#### [TRY IT]
Scan the entries for the string "species" and give the number of lines that have it, nothing further.

[Stored items]

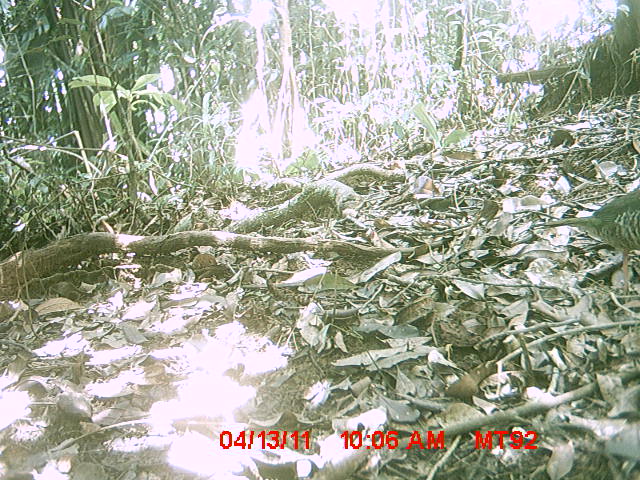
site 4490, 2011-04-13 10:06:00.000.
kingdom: Animalia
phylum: Chordata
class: Aves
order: Coraciiformes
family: Brachypteraciidae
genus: Brachypteracias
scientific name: Brachypteracias squamiger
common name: scaly ground roller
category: geobiastes squamiger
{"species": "geobiastes squamiger (scaly ground roller) (Brachypteracias squamiger)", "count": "1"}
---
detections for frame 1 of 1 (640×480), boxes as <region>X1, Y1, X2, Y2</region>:
geobiastes squamiger: <region>529, 184, 640, 294</region>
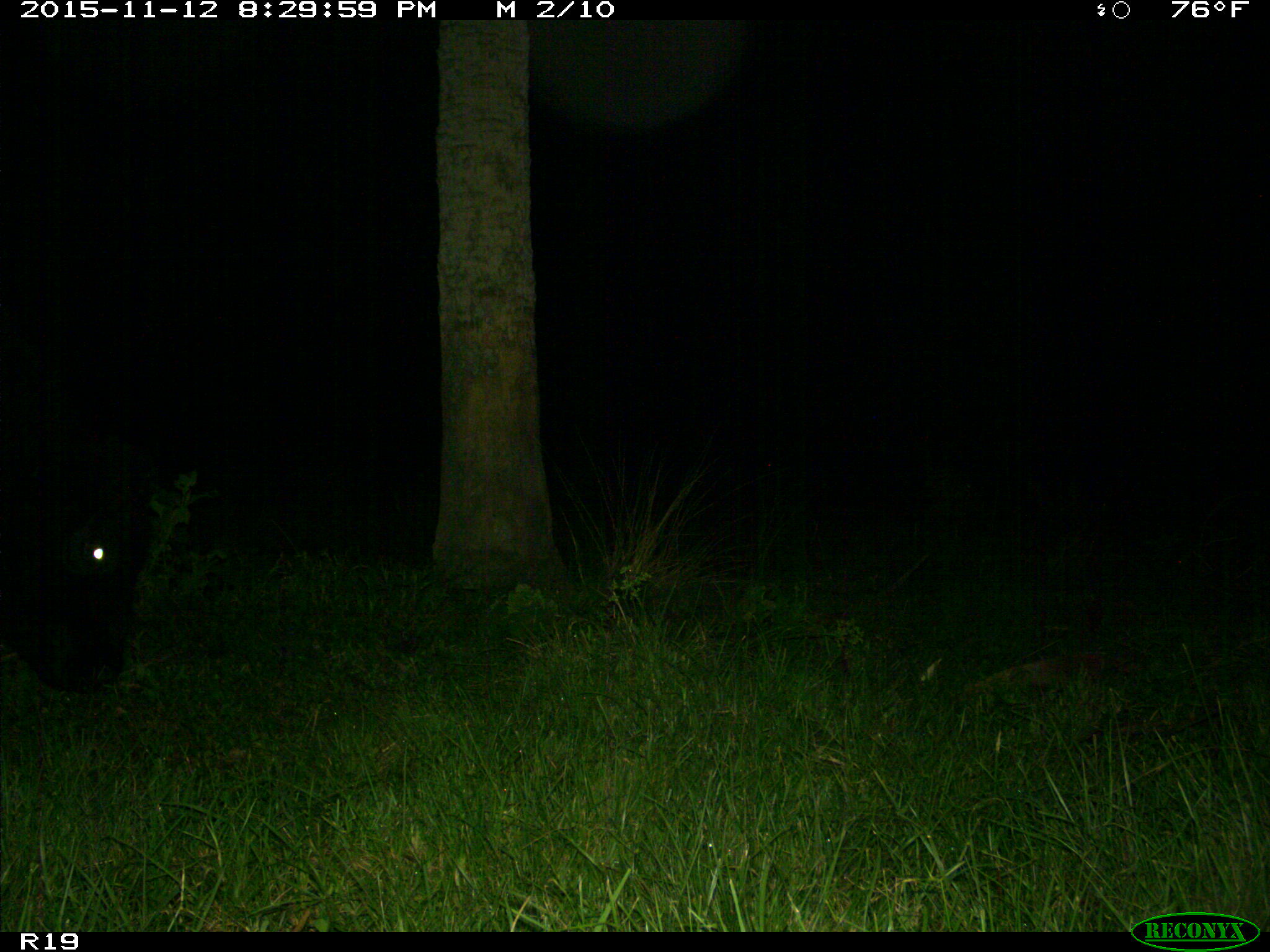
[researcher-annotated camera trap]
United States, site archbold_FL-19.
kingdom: Animalia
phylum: Chordata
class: Mammalia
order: Artiodactyla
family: Bovidae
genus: Bos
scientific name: Bos taurus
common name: domestic cow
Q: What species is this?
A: Bos taurus (domestic cow).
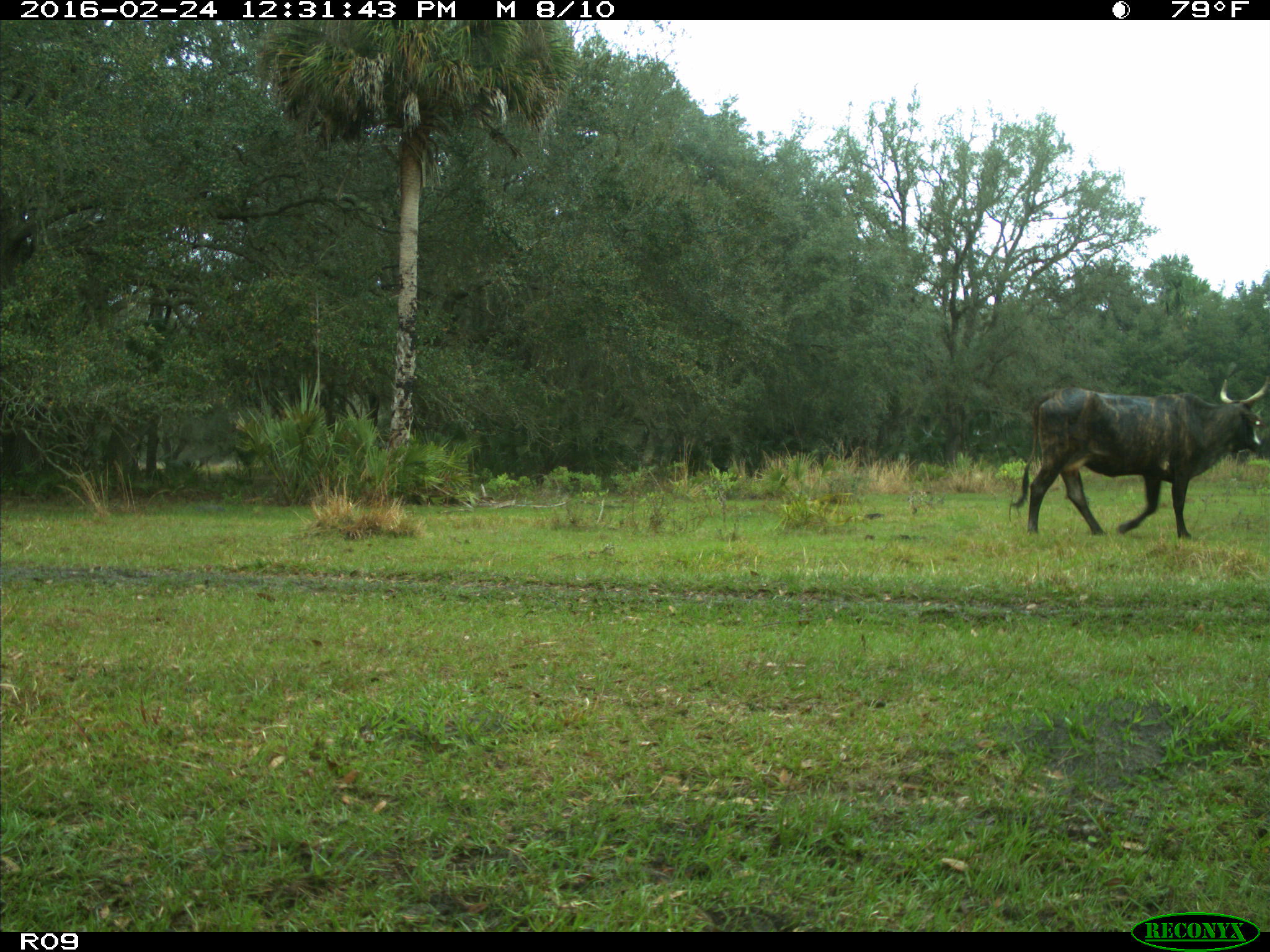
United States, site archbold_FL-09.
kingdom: Animalia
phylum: Chordata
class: Mammalia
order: Artiodactyla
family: Bovidae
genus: Bos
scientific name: Bos taurus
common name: domestic cow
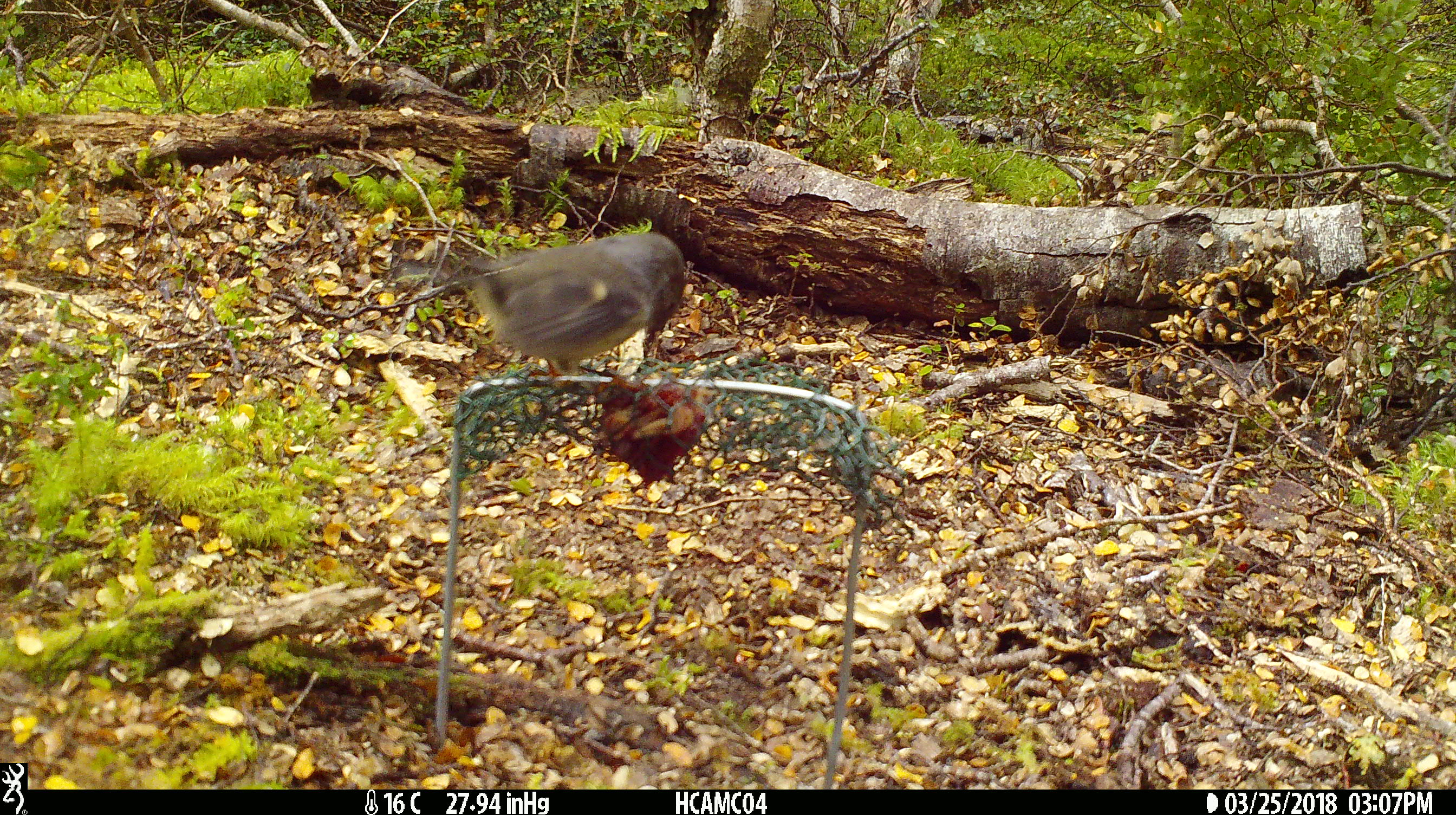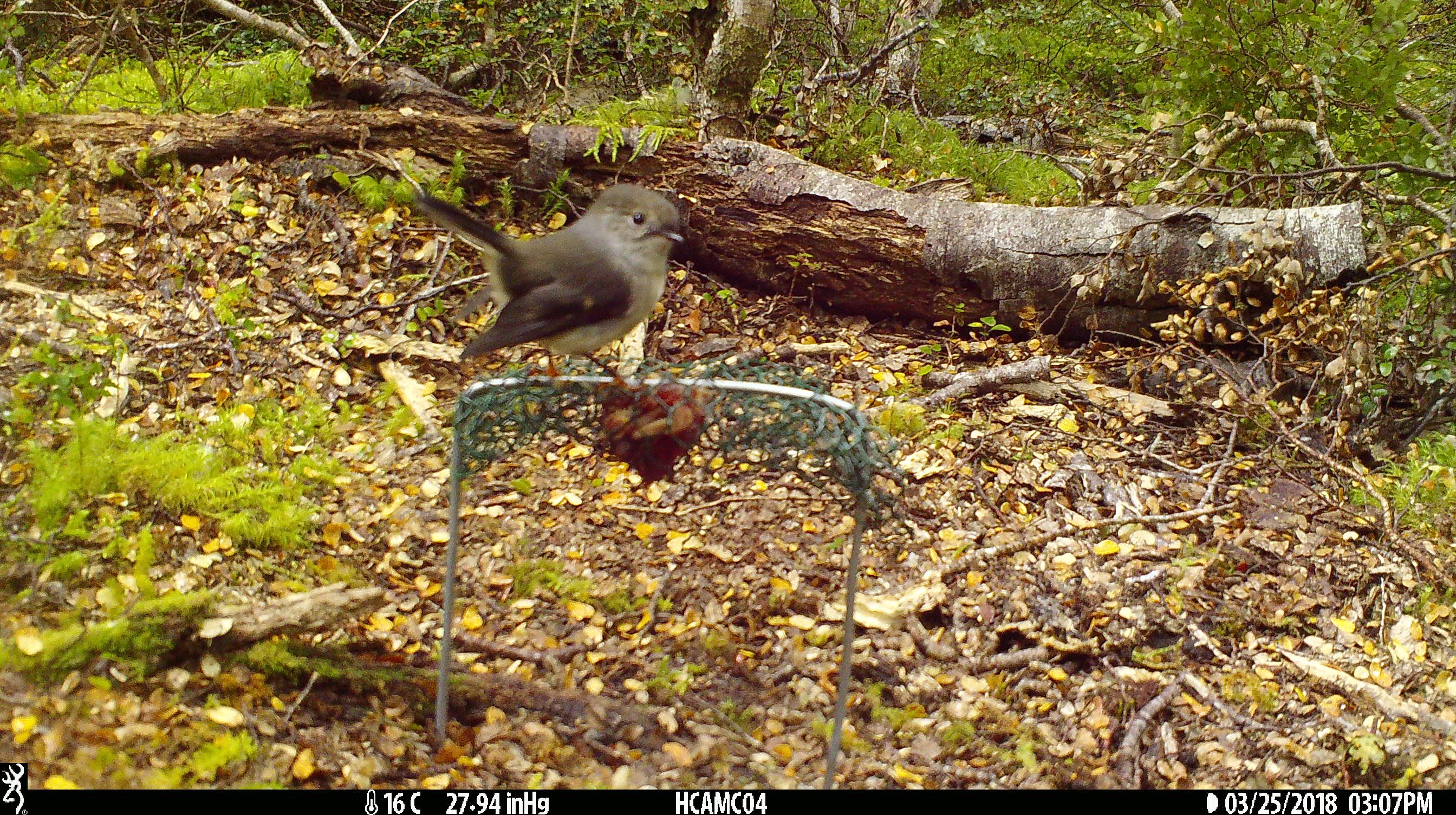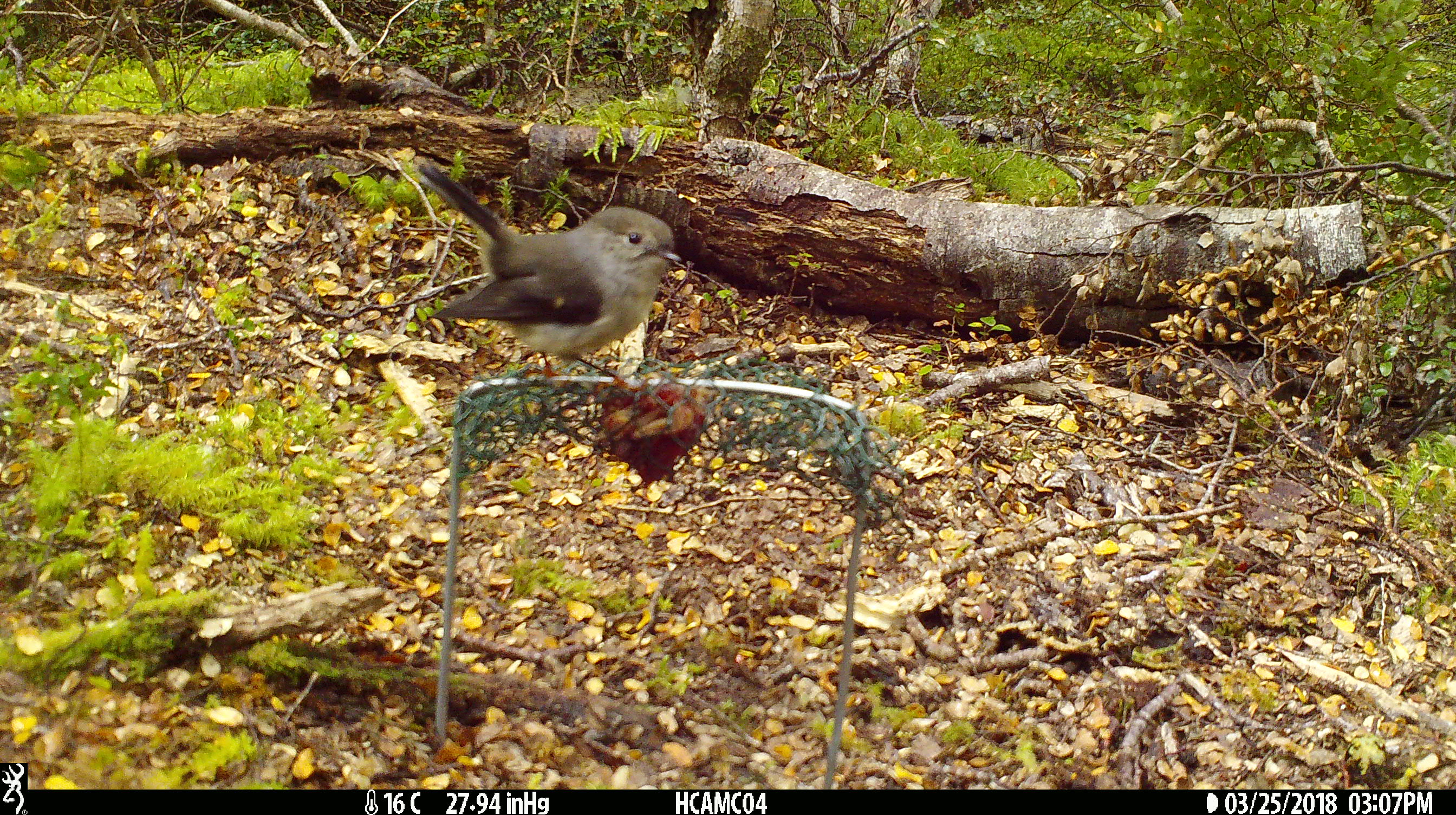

#### [TASK ANSWER]
2